Cette communication se propose d’interroger une modalité particulière du rapport création/réception à partir d’un type de performance émergente dans l’art contemporain qui utilise le corps de l’artiste — et la forme de son discours — comme interface.
La mise en scène de soi dans l’espace public (Lash : 2000 et Sennett :
1995) s’est doublée depuis les années 1990 d’une narration de soi qui utilise des ressorts fictionnels. Internet est un lieu privilégié d’expression de cette fiction de soi rendue publique ; le courant artistique de l’autofiction, en littérature et en arts visuels, un autre (Uhl : 2010).
Depuis quelques années, les arts de la performance ont vu apparaître un nouveau mode opératoire prenant toujours le corps de l’artiste comme support de l’œuvre, mais le doublant d’une narration spécifique empruntant à la conférence scientifique ses principaux atours. Ce « mode conférence » conjugue à la fois les ressorts du « storytelling » (Salmon : 2007) et ceux de la communication scientifique. Ainsi la fiction, plutôt que de rejouer la scène de l’intime avec son renvoi implicite à « l’authenticité », se déplace dans la forme scientifique publique consacrée et censée « dire le vrai » (Bourdieu :
1982). Le glissement opéré entre ces deux sphères du « vrai » — l’une contemporaine (la narration de soi), l’autre traditionnelle (la transmission du savoir) — est intéressant à saisir car, plus qu’une confusion des registres ou un partage des légitimités, il préfigure le rapport que les sujets sociaux entretiennent avec leur monde.

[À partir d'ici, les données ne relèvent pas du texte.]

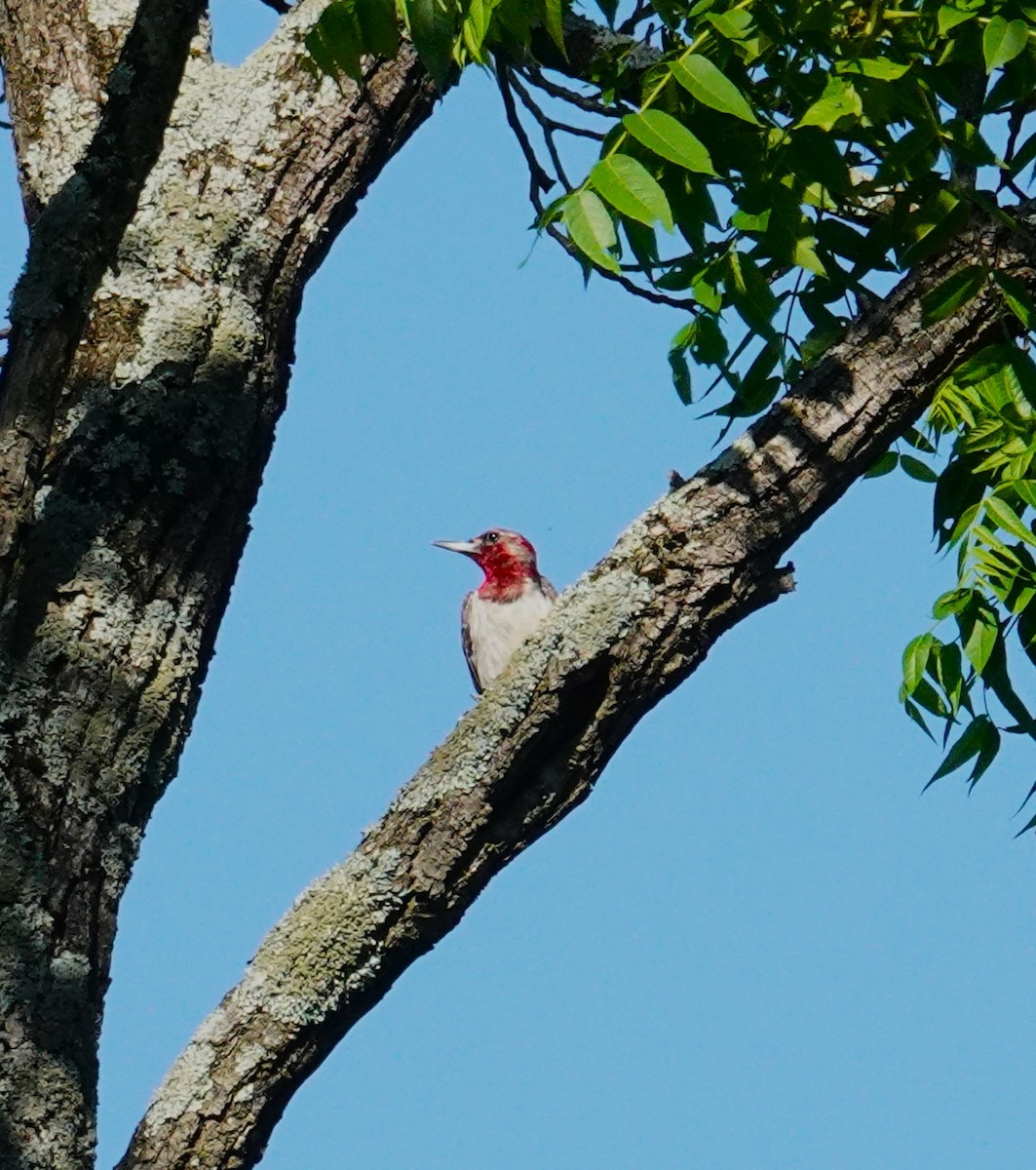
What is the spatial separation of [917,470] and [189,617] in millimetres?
1838

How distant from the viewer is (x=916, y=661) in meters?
3.50

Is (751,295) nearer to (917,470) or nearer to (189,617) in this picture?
(917,470)

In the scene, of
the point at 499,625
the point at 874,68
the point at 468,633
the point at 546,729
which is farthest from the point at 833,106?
the point at 468,633

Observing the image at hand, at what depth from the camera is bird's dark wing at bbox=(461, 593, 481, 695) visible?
901cm

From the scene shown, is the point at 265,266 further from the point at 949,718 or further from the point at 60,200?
the point at 949,718

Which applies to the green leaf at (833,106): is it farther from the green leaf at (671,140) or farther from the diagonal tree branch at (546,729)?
the diagonal tree branch at (546,729)

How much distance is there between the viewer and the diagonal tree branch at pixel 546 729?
9.48 feet

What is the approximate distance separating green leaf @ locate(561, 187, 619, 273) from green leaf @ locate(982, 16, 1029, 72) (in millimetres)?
775

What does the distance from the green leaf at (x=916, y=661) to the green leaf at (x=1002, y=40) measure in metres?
1.17

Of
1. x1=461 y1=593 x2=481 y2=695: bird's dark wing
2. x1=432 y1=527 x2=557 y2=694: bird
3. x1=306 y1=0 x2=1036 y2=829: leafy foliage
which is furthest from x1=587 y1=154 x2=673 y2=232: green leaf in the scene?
x1=461 y1=593 x2=481 y2=695: bird's dark wing

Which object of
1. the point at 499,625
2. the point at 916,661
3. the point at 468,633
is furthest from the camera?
the point at 468,633

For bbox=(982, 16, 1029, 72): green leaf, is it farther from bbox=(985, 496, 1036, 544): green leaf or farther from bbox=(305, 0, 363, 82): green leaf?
bbox=(305, 0, 363, 82): green leaf

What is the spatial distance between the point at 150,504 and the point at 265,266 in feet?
2.21

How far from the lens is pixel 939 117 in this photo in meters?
3.46
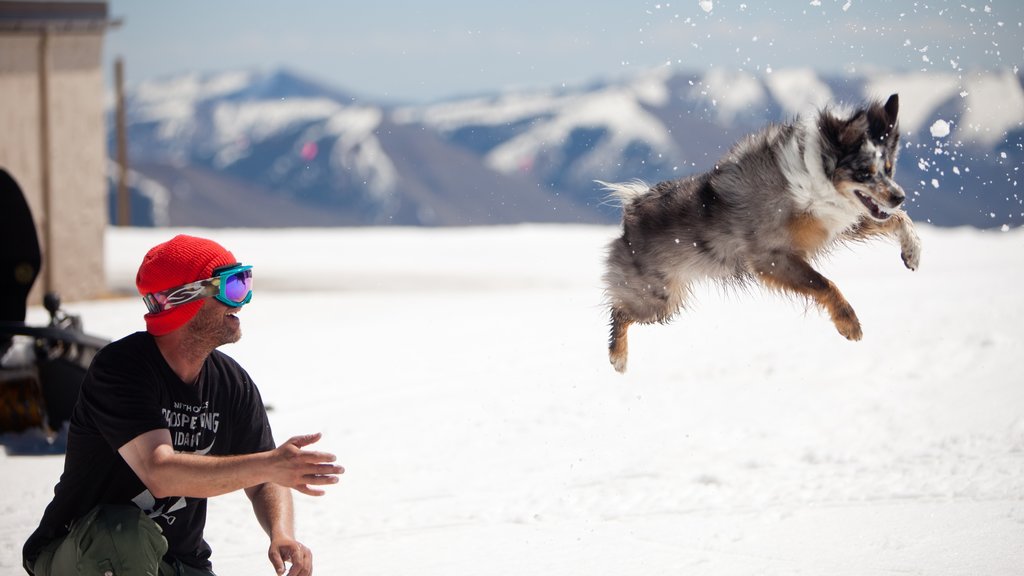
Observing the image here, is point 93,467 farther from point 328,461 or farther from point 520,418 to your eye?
point 520,418

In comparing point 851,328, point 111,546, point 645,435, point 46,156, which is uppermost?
point 46,156

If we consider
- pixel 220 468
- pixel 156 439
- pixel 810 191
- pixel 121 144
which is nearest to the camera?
pixel 220 468

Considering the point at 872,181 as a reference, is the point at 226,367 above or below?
below

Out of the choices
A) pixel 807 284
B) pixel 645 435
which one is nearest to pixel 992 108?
pixel 807 284

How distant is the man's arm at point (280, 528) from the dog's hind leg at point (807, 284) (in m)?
2.04

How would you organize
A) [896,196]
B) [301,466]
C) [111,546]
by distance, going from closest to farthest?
1. [301,466]
2. [111,546]
3. [896,196]

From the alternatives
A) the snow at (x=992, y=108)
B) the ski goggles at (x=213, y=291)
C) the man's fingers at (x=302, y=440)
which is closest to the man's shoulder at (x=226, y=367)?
the ski goggles at (x=213, y=291)

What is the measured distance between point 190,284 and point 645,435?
17.1ft

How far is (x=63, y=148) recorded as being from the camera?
15695mm

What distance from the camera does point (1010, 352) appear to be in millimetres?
9672

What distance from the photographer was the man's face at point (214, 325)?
3.62 meters

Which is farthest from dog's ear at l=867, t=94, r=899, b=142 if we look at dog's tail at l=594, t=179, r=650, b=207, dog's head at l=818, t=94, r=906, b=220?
dog's tail at l=594, t=179, r=650, b=207

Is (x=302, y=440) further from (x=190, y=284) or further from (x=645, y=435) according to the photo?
(x=645, y=435)

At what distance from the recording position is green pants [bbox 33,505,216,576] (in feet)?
11.7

La communication s’appuiera sur les œuvres de trois performers contemporains qui utilisent ce mode opératoire original : Andrea Fraser (USA), Walid Ra’ad (Liban) et Jean-Yves Jouannais (France). Il s’agira, à travers ces trois regards, de saisir la texture de ce nouveau rapport au monde qu’introduit la fiction lorsqu’elle s’incarne dans le corps de l’artiste et s’exprime à travers lui.